## COSA FARE
[a] Rispondi alle seguenti domande basandoti sull'estratto della pagina:
(i) A quanto ammonta il consensus degli analisti sul target price del titolo Fiat?
(ii) Quanto avrebbe perso Marchionne dall'inizio dell'anno tra azioni e stock option?
(iii) Con quanti debiti si è ritrovata la Ferrari dopo la scissione?
[b] Formatta come tabella Markdown le righe dell'elenco, partendo da quella che contiene "Is the dark" e proseguendo fino a quella che contiene "14296 millimetres", entrambe comprese e senza le righe vuote. Usa le colonne "Numero" e "Riga".

## ESTRATTO DELLA PAGINA
********************

GLI UTILI PRIMA DI TUTTO.
Gli
esegeti del Lingotto leggono nella presenza dell'estroverso nipote
dell’Avvocato, messo fuori dall’azienda proprio dal manager, un segnale
alla comunità finanziaria: la famiglia è più presente di quanto si possa
pensare nelle vicende di Fca.
Questo
il gossip. Quel che è certo è che sono altri numeri a incrinare il
rapporto, un tempo solidissimo, tra Marchionne e John Elkann. Il quale,
come diceva Gianluigi Gabetti, ha uno stile di vita opposto a quello del
nonno, ma ha la stessa filosofia sul lavoro: gli utili prima di tutto.
Ed
Elkann ha il piglio più del finanziere che del capitano d’industria,
guarda alla diversificazione del portafogli degli investimenti, non a
quella dei modelli in listino.
Il flop in Borsa: dimezzato il valore del titolo Ferrari
Innanzitutto,
gli eredi dell’Avvocato sarebbero preoccupati dell’andamento del titolo
Fiat. Di poco sopra i 6 euro, lontano dal target price medio ipotizzato
dagli analisti (il consensus è intorno agli 8 euro, mentre raggiunge il
picco degli 11,2 nei report di Goldman Sachs).
Ma
in caso di fusione o acquisizione (il settore auto è prossimo a un
consolidamento) Exor non perderebbe soltanto il controllo, ma vedrebbe
diluito oltre ogni scenario il valore della sua quota.
Attualmente quel 29,7% è pari comunque a circa 4 miliardi.
IL GRAN RIFIUTO DI BARRA.
Per
la cronaca, la crisi borsistica ha colpito il portafogli anche di
Marchionne: tra azioni e stock option avrebbe perso 50 milioni di
dollari dall’inizio dell’anno. Ma agli Elkann piacerebbe ancora meno
quello sta succedendo in Ferrari: la famiglia, che è riuscita a portarla
sotto Exor, non sarebbe soddisfatta dell’esito dell’Ipo.
Dallo
sbarco a New York il valore del titolo è stato dimezzato, mentre
l’azienda si è ritrovata con 1,9 miliardi di debiti, ereditati da Fca
dopo la scissione.
amedeo felisa
Gli
Agnelli imputerebbero proprio al loro capoazienda questo scarso appeal
verso il mercato. A maggior ragione dopo il gran rifiuto di Barra, ferma
nel respingere le offerte di fusione col colosso di Detroit. E gli
investitori, finora generosi con l’ad di Fca, dimostrano di credere di
meno in Marchionne.
UN GRUPPO POCO PROFITTEVOLE.

********************

## RIGHE
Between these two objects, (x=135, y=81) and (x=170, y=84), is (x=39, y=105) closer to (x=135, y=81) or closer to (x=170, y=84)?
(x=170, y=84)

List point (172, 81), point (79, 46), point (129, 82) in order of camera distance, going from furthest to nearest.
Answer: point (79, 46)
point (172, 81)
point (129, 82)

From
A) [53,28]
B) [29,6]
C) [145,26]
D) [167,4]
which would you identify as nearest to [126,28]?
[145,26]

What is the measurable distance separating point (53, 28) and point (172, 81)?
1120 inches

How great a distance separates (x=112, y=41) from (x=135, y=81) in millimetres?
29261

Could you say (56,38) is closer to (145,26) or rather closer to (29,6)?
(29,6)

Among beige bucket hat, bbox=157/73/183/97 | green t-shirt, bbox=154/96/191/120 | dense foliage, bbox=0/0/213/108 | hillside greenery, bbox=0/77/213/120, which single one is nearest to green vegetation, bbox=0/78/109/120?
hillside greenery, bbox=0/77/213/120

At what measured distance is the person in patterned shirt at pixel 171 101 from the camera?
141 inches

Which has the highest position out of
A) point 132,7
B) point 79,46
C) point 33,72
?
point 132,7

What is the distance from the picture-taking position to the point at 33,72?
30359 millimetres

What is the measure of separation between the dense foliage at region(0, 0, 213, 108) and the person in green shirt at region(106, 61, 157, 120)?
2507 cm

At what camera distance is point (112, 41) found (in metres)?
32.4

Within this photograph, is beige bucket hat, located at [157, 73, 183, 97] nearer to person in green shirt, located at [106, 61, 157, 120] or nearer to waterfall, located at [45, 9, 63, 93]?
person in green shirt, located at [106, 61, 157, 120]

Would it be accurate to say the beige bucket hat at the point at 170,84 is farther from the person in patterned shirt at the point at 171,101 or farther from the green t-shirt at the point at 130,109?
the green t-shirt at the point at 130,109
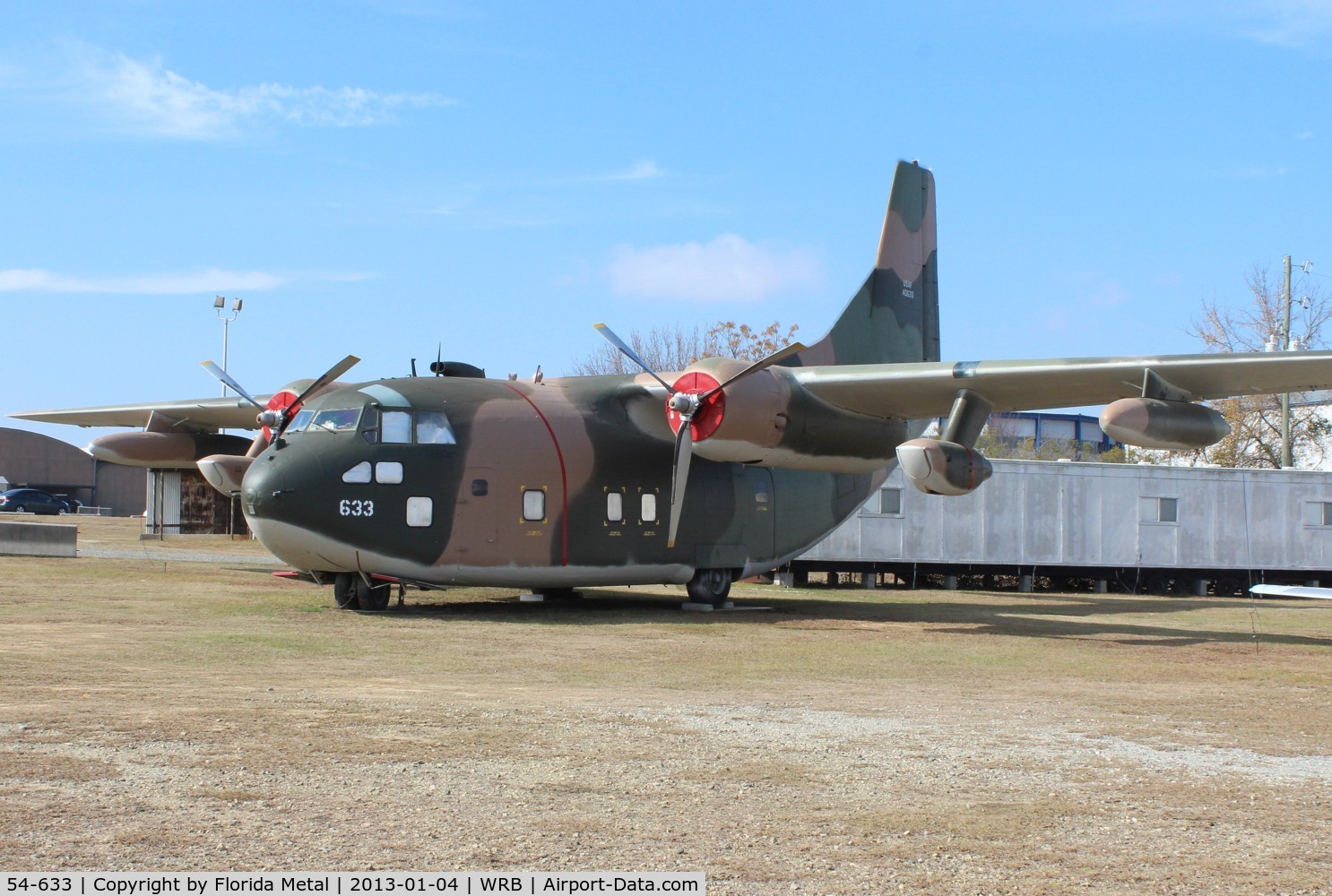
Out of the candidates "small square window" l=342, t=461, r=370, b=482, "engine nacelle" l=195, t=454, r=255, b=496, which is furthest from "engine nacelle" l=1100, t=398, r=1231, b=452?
"engine nacelle" l=195, t=454, r=255, b=496

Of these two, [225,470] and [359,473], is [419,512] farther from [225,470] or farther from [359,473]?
[225,470]

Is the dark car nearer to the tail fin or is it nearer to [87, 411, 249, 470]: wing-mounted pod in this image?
[87, 411, 249, 470]: wing-mounted pod

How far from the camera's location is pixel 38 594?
2019 cm

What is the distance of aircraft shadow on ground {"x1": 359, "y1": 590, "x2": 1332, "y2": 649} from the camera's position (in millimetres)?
19344

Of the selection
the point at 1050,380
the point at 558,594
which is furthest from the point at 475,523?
the point at 1050,380

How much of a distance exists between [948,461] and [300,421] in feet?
32.2

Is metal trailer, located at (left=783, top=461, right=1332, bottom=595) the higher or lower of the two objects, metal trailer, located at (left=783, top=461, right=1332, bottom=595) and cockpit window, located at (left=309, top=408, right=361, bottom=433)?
the lower

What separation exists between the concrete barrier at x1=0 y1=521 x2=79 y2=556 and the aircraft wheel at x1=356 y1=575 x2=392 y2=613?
14296 millimetres

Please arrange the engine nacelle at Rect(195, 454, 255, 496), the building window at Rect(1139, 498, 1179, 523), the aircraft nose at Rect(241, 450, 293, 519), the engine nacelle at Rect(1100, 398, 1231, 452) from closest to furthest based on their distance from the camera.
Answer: the engine nacelle at Rect(1100, 398, 1231, 452), the aircraft nose at Rect(241, 450, 293, 519), the engine nacelle at Rect(195, 454, 255, 496), the building window at Rect(1139, 498, 1179, 523)

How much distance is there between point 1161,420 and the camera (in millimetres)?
17359

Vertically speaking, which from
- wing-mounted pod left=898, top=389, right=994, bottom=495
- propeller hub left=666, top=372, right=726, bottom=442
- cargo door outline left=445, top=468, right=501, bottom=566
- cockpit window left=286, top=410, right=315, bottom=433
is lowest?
cargo door outline left=445, top=468, right=501, bottom=566

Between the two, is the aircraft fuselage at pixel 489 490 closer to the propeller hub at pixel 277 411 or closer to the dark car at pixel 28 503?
the propeller hub at pixel 277 411

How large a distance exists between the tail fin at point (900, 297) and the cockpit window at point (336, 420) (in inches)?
343

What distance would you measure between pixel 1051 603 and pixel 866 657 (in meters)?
13.0
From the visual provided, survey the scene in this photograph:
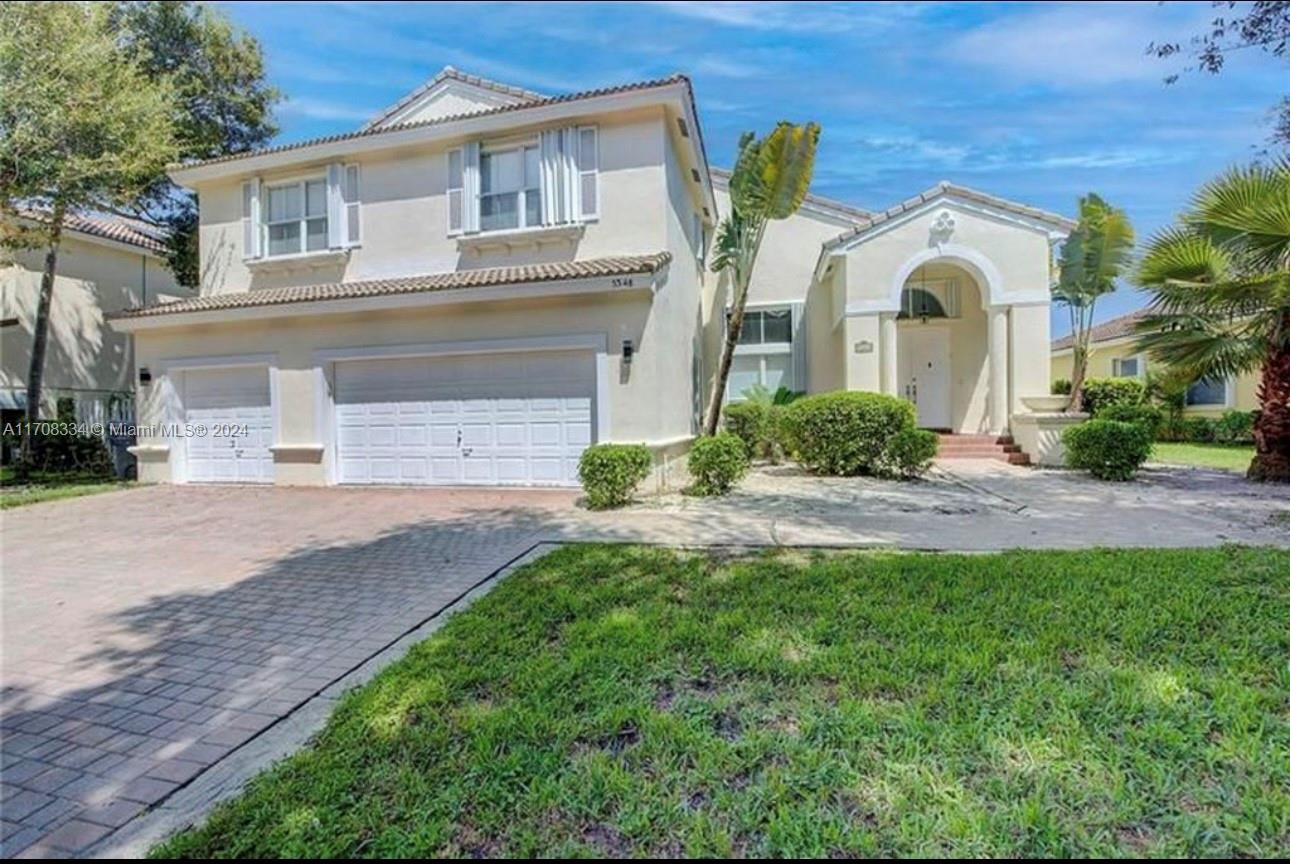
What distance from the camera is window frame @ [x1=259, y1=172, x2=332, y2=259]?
48.7 ft

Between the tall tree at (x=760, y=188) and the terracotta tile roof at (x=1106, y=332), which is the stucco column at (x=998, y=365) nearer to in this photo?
the tall tree at (x=760, y=188)

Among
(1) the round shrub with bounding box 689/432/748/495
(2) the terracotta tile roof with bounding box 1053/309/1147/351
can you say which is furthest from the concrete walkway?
(2) the terracotta tile roof with bounding box 1053/309/1147/351

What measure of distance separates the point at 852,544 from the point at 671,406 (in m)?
6.44

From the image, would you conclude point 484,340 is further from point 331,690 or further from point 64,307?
point 64,307

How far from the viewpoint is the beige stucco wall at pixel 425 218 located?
13016mm

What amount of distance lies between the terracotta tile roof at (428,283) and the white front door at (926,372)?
10426 millimetres

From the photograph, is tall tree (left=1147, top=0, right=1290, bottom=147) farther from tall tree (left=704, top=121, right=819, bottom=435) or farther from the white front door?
the white front door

********************

## SOLUZIONI
[a]
(i) Circa 8 euro.
(ii) 50 milioni di dollari.
(iii) 1,9 miliardi, ereditati da Fca.

[b]
| Numero | Riga |
|---|---|
| 1 | Is the dark car nearer to the tail fin or is it nearer to [87, 411, 249, 470]: wing-mounted pod in this image? |
| 2 | [87, 411, 249, 470]: wing-mounted pod |
| 3 | How far from the camera's location is pixel 38 594? |
| 4 | 2019 cm |
| 5 | What is the distance of aircraft shadow on ground {"x1": 359, "y1": 590, "x2": 1332, "y2": 649} from the camera's position (in millimetres)? |
| 6 | 19344 |
| 7 | Of the selection |
| 8 | the point at 1050,380 |
| 9 | the point at 558,594 |
| 10 | which is furthest from the point at 475,523? |
| 11 | the point at 1050,380 |
| 12 | How much of a distance exists between [948,461] and [300,421] in feet? |
| 13 | 32.2 |
| 14 | Is metal trailer, located at (left=783, top=461, right=1332, bottom=595) the higher or lower of the two objects, metal trailer, located at (left=783, top=461, right=1332, bottom=595) and cockpit window, located at (left=309, top=408, right=361, bottom=433)? |
| 15 | the lower |
| 16 | What separation exists between the concrete barrier at x1=0 y1=521 x2=79 y2=556 and the aircraft wheel at x1=356 y1=575 x2=392 y2=613? |
| 17 | 14296 millimetres |